Temuan ini sejalan dengan perilaku manusia. Menurut Giocomo, orang lanjut usia sering kali masih bisa bernavigasi dengan baik di tempat-tempat yang sudah sangat familiar, seperti rumah atau lingkungan sekitar, tetapi kesulitan besar muncul ketika mereka harus belajar menavigasi tempat baru, meski sudah berulang kali berusaha.
Sebaliknya, tikus muda dan paruh baya mampu memahami tugas tersebut pada hari keenam. Sel grid mereka dengan cepat menyesuaikan diri, membentuk pola aktivitas yang stabil untuk masing-masing jalur.

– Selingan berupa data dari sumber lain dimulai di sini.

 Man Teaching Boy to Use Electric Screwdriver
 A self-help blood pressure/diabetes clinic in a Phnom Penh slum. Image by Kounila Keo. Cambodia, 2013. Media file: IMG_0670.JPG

“Dari hari pertama hingga hari keenam, pola penembakan sel grid mereka menjadi semakin stabil—spesifik untuk konteks A dan spesifik untuk konteks B,” kata salah seorang penulis studi, Charlotte Herber. “Tikus tua gagal mengembangkan peta spasial terpisah ini.”
Tikus paruh baya menunjukkan pola aktivitas otak yang sedikit lebih lemah dibandingkan tikus muda, tetapi kinerjanya relatif sama. “Kami menduga kemampuan kognitif ini, setidaknya sampai usia sekitar 13 bulan pada tikus—atau 50 hingga 60 tahun pada manusia—masih tetap utuh,” tutur Herber.